__REQUIRED ACTIONS__:
a – In the watch description, what marks PM on the day and night indicator at six o'clock?
b – Carry the watch description forward, starting right after its last sentence.

__DOCUMENT__:
Czapek Place Vendôme Titanium ‘Ombres’
Subtle with all its myriad displays, barring essential timekeeping of hours and minutes, the Czapek Place Vendôme Titanium ‘Ombres’ timepiece actually packs in quite a bit of information for a watch that is so well balanced. The 43mm case is crafted from titanium, a futuristic metal for a watch that evokes the 1800s. Polished finishes on the case are offset by a matt-finished recess along the case middle. The ‘Ombres’ or shadowed dial features monochromatic tones of black, grey and silver that complement the dull sheen of the titanium case. At 12 o’clock on the dial is the main timekeeping sub-dial with hour markers against a grand feu enamel chapter ring in black that frames a grained grey centre. Arrow shaped hours and minutes hands tell the time, and at six on this sub-dial is a discreetly recessed power reserve indicator. Two sub-dials placed harmoniously on the lower half of the dial are perfectly balanced. On the left is the one-minute tourbillon with a single blued screw indicating the seconds, while on the right is the second time zone in a 12-hour format. At six o’clock on the dial is the small but beautiful day and night indicator in relief, with a bright sun for AM and a moon and two stars indicating PM. On this timepiece, the day and night indicator serves an actual purpose—complementing the 12-hour second time zone.

[Questions on scene geometry]

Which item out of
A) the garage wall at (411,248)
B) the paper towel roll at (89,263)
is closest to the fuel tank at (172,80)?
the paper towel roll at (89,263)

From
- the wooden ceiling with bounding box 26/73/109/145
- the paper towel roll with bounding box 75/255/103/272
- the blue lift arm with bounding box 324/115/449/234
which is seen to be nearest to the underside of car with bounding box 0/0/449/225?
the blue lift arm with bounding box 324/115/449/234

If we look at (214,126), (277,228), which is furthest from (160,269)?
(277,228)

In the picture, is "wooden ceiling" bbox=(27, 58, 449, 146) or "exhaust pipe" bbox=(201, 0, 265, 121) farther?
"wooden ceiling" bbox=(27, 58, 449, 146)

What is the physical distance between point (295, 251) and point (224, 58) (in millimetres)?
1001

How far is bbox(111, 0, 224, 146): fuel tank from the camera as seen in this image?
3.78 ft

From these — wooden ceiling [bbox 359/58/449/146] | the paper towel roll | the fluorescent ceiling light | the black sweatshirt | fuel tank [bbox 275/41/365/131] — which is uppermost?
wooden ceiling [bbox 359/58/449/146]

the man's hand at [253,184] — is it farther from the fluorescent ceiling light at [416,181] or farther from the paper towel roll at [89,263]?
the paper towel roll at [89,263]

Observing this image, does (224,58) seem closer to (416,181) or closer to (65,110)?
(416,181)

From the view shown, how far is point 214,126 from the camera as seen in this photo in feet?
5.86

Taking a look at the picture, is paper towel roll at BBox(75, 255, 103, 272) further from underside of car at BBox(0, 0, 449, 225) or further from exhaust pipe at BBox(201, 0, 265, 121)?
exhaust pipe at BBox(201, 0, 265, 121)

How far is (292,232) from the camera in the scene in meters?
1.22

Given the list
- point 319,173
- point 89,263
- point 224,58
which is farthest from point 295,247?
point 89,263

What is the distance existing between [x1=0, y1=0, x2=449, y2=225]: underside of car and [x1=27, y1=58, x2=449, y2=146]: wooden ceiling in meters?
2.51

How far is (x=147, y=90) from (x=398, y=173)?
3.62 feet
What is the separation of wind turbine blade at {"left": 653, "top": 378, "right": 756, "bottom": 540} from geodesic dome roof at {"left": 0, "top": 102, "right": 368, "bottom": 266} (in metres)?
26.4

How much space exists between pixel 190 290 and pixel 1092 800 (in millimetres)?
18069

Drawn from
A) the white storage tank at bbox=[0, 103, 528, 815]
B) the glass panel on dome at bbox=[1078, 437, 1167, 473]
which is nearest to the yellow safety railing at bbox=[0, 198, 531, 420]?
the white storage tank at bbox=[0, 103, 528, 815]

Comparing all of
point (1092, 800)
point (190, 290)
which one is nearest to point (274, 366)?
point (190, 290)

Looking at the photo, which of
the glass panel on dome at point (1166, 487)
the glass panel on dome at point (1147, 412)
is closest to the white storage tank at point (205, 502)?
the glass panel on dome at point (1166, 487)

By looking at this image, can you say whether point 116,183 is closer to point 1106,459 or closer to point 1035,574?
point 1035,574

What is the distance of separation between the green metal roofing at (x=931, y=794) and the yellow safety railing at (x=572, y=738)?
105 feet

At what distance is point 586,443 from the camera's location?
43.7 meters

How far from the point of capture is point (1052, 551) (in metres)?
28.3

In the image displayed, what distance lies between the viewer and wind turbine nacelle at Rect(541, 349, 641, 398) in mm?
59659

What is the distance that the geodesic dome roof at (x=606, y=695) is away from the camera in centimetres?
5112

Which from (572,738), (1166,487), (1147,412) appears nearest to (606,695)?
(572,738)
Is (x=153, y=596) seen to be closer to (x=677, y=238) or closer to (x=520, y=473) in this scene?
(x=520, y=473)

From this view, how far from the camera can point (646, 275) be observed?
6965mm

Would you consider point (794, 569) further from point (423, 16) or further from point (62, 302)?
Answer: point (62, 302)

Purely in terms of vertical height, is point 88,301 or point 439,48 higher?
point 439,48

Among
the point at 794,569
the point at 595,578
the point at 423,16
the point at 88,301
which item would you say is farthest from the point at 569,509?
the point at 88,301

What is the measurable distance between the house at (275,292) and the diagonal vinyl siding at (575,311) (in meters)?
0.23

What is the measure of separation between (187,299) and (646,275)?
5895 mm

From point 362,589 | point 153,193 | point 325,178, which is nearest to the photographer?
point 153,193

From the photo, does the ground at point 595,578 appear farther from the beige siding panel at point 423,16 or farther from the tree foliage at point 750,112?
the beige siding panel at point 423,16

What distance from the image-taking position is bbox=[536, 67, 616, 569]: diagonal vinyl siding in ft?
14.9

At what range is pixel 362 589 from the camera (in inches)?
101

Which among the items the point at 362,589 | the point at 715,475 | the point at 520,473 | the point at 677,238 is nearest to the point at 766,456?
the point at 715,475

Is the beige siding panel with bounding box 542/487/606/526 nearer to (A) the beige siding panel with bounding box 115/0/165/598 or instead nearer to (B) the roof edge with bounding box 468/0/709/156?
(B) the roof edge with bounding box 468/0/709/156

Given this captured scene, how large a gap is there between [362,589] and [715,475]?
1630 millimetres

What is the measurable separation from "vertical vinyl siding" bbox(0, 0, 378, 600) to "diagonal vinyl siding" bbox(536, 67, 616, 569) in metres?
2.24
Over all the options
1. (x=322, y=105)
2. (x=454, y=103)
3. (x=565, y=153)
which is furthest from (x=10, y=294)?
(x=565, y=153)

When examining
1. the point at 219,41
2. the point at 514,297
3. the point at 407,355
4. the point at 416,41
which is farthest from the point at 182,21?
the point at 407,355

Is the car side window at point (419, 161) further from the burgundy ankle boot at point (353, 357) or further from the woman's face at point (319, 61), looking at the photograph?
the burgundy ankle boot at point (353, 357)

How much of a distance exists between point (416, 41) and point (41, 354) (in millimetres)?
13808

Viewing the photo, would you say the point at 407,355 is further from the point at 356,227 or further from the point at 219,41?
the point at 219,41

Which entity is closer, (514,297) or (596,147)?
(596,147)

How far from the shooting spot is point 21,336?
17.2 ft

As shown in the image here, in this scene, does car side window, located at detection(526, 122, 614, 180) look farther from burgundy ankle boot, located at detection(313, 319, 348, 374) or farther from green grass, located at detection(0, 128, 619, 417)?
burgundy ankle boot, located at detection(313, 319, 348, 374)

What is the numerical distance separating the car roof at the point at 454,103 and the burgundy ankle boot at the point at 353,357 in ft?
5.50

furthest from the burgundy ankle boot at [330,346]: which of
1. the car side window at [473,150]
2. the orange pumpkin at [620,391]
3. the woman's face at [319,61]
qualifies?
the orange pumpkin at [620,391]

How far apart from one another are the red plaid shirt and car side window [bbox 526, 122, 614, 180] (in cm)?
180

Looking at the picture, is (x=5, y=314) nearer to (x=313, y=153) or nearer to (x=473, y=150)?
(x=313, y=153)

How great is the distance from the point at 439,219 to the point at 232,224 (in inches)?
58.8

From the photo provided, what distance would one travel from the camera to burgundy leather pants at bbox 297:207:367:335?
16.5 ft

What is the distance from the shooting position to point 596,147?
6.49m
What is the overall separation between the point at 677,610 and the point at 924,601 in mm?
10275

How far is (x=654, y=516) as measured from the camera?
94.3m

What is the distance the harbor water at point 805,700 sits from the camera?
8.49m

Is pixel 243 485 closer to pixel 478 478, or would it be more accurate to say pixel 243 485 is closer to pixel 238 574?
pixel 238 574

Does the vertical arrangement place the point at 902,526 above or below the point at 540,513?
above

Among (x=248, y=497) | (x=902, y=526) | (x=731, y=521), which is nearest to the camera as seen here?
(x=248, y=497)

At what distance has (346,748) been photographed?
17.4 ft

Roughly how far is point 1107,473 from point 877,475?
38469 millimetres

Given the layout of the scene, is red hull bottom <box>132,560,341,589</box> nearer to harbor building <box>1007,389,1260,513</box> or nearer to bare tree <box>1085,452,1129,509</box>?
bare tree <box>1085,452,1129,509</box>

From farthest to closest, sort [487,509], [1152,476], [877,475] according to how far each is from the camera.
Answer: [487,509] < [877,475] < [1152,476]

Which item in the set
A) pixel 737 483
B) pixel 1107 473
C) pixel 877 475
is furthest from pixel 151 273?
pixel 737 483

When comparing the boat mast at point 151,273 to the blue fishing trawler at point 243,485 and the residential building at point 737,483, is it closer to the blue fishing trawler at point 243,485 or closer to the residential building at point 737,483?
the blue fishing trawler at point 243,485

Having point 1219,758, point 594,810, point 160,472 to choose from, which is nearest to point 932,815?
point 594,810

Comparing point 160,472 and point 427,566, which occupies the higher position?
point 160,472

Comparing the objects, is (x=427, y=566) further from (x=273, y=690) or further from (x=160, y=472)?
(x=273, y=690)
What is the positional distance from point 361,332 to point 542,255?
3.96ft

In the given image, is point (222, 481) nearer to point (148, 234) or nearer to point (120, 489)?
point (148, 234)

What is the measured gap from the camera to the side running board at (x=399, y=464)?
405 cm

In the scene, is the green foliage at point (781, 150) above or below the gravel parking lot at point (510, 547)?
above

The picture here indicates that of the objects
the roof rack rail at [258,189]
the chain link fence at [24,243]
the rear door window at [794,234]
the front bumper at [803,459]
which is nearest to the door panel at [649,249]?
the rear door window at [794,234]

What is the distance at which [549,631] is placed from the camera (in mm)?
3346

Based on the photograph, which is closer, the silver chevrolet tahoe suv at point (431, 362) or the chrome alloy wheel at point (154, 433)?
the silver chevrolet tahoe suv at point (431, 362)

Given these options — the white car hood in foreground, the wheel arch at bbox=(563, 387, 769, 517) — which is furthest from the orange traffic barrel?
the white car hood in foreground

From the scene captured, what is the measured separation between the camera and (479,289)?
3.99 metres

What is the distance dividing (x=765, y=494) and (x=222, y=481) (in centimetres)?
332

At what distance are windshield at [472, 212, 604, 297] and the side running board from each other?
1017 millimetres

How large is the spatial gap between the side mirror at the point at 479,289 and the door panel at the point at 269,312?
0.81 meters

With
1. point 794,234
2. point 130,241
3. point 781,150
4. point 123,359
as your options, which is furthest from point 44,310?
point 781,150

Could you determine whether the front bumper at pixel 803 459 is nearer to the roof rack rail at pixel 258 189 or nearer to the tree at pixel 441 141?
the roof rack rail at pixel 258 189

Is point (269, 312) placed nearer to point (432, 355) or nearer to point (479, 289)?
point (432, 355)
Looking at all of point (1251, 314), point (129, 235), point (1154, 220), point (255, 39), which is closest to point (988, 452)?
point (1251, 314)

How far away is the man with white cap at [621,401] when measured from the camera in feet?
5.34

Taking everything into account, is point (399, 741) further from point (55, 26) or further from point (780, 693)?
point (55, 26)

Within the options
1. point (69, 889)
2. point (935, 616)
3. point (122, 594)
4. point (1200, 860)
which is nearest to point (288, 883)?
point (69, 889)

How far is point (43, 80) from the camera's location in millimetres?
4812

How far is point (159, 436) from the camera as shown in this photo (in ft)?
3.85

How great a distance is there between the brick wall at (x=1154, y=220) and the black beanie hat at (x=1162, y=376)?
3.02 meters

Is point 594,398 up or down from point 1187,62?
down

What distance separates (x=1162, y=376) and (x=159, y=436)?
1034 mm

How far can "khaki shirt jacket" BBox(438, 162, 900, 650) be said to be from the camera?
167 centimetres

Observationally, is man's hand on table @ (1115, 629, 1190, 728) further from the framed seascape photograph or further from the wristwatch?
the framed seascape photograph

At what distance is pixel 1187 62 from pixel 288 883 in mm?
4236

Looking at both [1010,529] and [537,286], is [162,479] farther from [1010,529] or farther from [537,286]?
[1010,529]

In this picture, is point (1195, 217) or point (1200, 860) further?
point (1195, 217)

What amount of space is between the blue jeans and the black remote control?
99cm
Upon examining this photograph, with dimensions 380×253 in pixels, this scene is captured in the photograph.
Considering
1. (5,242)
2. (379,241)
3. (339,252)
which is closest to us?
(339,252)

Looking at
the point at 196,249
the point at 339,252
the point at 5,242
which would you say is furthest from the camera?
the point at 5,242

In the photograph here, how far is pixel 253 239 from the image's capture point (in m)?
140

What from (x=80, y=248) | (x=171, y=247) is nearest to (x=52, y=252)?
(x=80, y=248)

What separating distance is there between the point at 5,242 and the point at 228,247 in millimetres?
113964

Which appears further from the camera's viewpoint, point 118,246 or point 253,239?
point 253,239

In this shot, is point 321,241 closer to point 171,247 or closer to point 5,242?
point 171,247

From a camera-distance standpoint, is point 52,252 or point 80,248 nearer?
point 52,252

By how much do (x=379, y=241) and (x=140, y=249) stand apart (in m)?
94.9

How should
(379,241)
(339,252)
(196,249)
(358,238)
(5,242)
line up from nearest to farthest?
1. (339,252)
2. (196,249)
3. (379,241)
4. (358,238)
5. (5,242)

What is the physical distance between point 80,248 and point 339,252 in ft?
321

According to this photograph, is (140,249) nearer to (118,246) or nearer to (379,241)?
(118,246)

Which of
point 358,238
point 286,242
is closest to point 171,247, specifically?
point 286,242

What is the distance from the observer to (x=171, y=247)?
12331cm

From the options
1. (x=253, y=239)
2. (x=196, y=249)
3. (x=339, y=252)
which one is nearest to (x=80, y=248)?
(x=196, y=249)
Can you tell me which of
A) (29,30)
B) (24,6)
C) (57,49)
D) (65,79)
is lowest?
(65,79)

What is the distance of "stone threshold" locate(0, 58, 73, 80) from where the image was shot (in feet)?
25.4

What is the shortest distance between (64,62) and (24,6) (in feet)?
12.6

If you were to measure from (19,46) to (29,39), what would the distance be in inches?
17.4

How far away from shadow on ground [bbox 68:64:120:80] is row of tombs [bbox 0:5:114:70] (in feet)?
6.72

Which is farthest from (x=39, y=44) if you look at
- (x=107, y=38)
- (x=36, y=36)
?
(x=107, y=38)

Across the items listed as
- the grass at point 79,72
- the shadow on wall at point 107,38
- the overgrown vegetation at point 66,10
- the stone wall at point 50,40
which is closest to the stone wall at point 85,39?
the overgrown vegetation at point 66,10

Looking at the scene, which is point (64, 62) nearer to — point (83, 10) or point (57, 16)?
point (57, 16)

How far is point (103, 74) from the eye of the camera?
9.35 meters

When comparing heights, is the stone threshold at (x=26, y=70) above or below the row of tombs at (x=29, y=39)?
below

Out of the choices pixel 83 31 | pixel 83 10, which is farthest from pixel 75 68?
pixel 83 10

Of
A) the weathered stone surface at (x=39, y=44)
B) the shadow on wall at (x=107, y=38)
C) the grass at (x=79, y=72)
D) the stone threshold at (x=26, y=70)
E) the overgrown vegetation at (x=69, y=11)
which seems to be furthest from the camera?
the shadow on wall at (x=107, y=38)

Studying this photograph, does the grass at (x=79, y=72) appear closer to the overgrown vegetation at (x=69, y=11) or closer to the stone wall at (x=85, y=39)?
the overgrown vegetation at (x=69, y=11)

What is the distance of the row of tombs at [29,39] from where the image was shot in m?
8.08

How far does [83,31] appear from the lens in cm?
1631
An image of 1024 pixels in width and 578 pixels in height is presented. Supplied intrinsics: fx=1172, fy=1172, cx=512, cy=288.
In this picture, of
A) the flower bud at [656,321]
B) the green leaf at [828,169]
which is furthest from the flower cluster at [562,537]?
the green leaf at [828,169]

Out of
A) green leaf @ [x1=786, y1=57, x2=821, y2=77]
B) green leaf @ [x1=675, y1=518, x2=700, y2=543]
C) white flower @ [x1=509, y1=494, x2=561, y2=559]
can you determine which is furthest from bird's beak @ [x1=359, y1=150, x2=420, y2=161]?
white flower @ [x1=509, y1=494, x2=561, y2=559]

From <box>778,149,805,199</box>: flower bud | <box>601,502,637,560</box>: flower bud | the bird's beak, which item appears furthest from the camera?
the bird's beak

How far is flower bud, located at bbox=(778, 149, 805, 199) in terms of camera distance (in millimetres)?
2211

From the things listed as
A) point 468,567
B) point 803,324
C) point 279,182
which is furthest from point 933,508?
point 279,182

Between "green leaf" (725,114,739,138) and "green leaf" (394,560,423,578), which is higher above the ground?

__TASK RESULTS__:
a – A moon and two stars.

b –
Girard-Perregaux’s Day-Night Cat’s Eye
The distinctive, easily identifiable oval shape of the Girard-Perregaux Cat’s Eye timepieces, usually decorated with a diamond-paved bezel, offer a beautiful canvas for a day and night indicator on the dial. The pink gold case, measuring just over 30mm, features a bezel lined with diamonds, while the high-jewellery version in white gold has a bezel and lugs decorated with 52 diamonds that reflect light from all angles. Aventurine glass dials form the backdrop for the day-night indicator on a sub-dial at six o’clock. Here, a semi-circular window displays an etching of the sun, moon and stars on a rose gold disc. Incidentally, this sub-dial also houses the small seconds. On the Girard-Perregaux Cat’s Eye Day and Night High Jewellery timepiece, 149 diamonds decorate the aventurine glass dial and small seconds sub-sub dial, with a silvered moon and sun disc that immediately catches the eye. These Girard-Perregaux Cat’s Eye Day and Night watches are powered by the brand’s automatic GP03300-0090 calibre, offering a power reserve of at least 46 hours when fully wound.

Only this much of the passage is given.